* **TASK DESCRIPTION**:
Read the records below and report each line in which "child" occurs.

* **DATASET EXTRACT**:
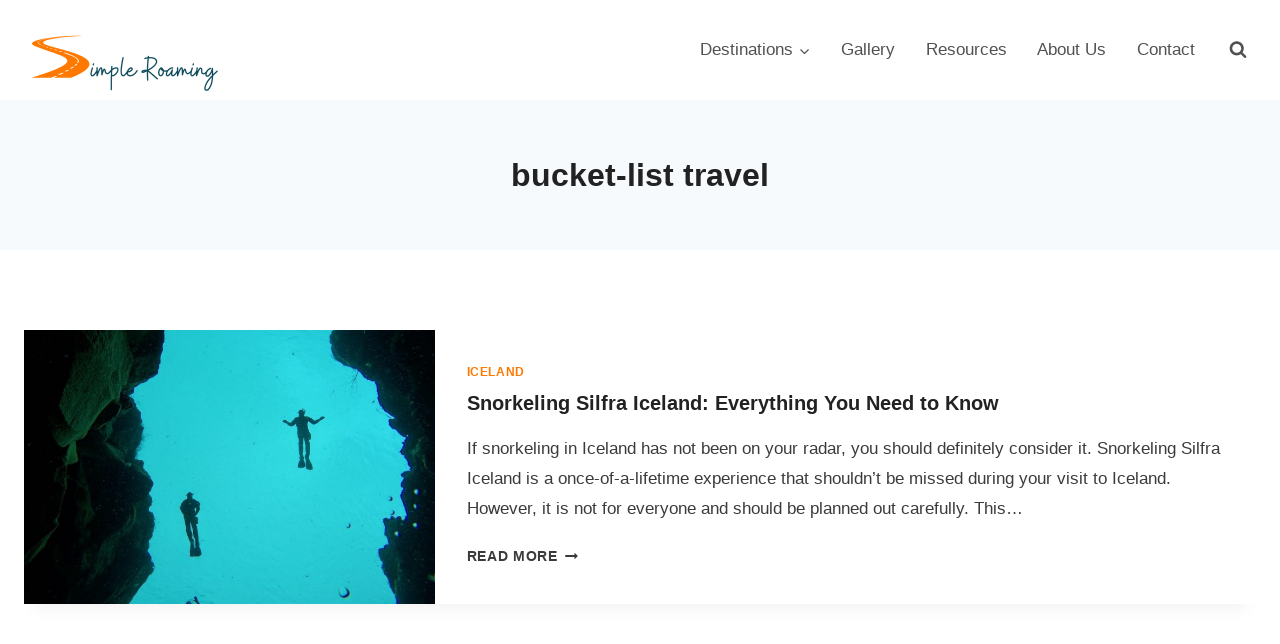

--- FILE ---
content_type: text/css
request_url: https://simpleroaming.com/wp-content/themes/kadence-child/style.css?ver=6.9
body_size: -155
content:
/*
Theme Name: Simple Roaming Theme
Theme URI: https://www.simpleroaming.com
Template: kadence
Author: JD
Author URI: https://www.simpleroaming.com/
Description: A child theme tailored for Simple Roaming.
Tags: translation-ready,two-columns,right-sidebar,left-sidebar,footer-widgets,blog,custom-logo,custom-background,custom-menu,rtl-language-support,editor-style,threaded-comments,custom-colors,featured-images,wide-blocks,full-width-template,theme-options,e-commerce
Version: 1.1.10.1637081783
Updated: 2021-11-16 11:56:23

*/

.dropdown-nav-special-toggle {
	display: none
}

* **ANSWER SECTION**:
request_url: https://simpleroaming.com/wp-content/themes/kadence-child/style.css?ver=6.9
Description: A child theme tailored for Simple Roaming.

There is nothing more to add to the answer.